Jackie Carr

Personal information
- Full name: John Carr
- Date of birth: 12 January 1924
- Place of birth: Bishopbriggs, Scotland
- Date of death: 18 December 1990 (aged 66)
- Place of death: Glasgow, Scotland
- Position(s): Winger

Senior career*
- Years: Team / Apps / (Gls)
- Kirkintilloch Rob Roy
- St Roch's
- Clyde
- 1946–1947: Alloa Athletic
- 1948–1951: Gillingham / 73 / (26)
- 1951–1952: Chelmsford City / 17 / (1)

= Jackie Carr (Scottish footballer) =

Scottish footballer (1924–1990)

John Carr (12 January 1924 – 18 December 1990) was a Scottish footballer who played as a winger.

==Career==
Prior to playing senior football, Carr played at junior level at Kirkintilloch Rob Roy and St Roch's.
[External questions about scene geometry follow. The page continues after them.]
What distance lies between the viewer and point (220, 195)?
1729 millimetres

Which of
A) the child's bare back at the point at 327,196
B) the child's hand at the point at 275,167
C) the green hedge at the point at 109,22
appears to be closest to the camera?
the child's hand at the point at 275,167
Carr played senior football for Clyde (during World War II) and Alloa Athletic in Scotland, before signing for Gillingham in June 1948. On 1 September 1948, Carr made his debut for Gillingham in a 5–0 away win against Dartford. Carr scored 12 goals in each of his Southern League seasons with Gillingham, remaining with the club as they won re-election to the Football League in 1950. In his final season at the club, Carr scored two goals in 11 Football League appearances, before signing for Chelmsford City in August 1951.